The Sudanese government on Sunday held the United Nations
responsible for the delay in implementing a peace accord which was
signed by the government and a main rebel faction in the western
Sudanese region of Darfur but was refused by other rebel
groups.
"The UN has pledged to impose sanctions on the parties that did
not sign the Darfur Peace Agreement (DPA), but it tended to reward
them," Sudanese Presidential Advisor Magzoub Al-Khalifa told
reporters after a meeting with representatives of the world body in
Sudan.
Al-Khalifa said that the UN had dispersed the efforts to reach
peace in Darfur through what it called the transfer of the
peacekeeping mission from the African Union (AU) to the UN.

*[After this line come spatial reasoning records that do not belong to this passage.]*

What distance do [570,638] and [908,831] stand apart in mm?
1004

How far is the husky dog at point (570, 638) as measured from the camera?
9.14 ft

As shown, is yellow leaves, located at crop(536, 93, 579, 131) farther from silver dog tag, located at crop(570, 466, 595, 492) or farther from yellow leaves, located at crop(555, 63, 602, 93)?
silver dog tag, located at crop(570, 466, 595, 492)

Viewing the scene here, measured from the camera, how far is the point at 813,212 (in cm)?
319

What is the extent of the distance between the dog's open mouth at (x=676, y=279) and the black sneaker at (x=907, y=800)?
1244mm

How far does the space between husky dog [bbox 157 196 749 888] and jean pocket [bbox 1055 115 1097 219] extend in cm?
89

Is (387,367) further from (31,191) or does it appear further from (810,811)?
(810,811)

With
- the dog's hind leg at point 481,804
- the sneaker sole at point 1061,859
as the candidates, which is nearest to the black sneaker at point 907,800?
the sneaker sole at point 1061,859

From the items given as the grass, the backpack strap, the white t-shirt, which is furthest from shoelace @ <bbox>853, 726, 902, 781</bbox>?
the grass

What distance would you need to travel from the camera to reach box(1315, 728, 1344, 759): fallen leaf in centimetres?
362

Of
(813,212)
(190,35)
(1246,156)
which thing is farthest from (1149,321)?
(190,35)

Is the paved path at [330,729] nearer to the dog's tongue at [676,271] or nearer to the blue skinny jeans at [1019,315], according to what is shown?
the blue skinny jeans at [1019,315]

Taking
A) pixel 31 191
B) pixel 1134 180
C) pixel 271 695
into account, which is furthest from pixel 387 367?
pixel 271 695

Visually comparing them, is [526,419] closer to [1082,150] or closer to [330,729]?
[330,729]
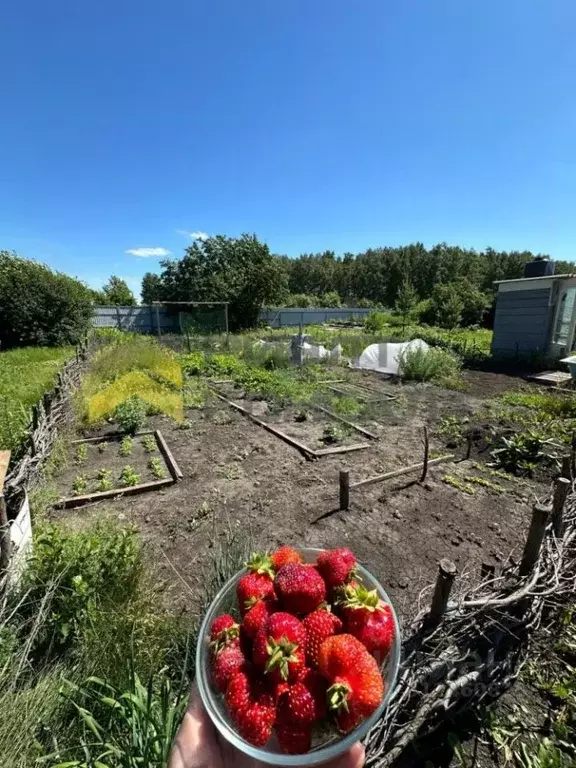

He said that Khartoum was exerting all its efforts to contact
with the non-signatories of the DPA, adding that the contacts were
conducted in the framework of the peace agreement without
overstepping it or relaunching the negotiations on it.
The Sudanese government signed the AU-sponsored DPA with a main
faction of the Sudan Liberation Movement (SLM) led by Mini Arkou
Minawi in the Nigerian capital Abuja on May 5, and Minawi was sworn
in as a senior assistant of the Sudanese president on Aug. 7.
Other rebel groups, including another SLM main faction led by
Abu al-Wahed Mohammed al-Nour and the Justice and Equality Movement
led by Khalil Ibrahim, have refused to sign the DPA, claiming that
the agreement was unfair and did not meet all their demands.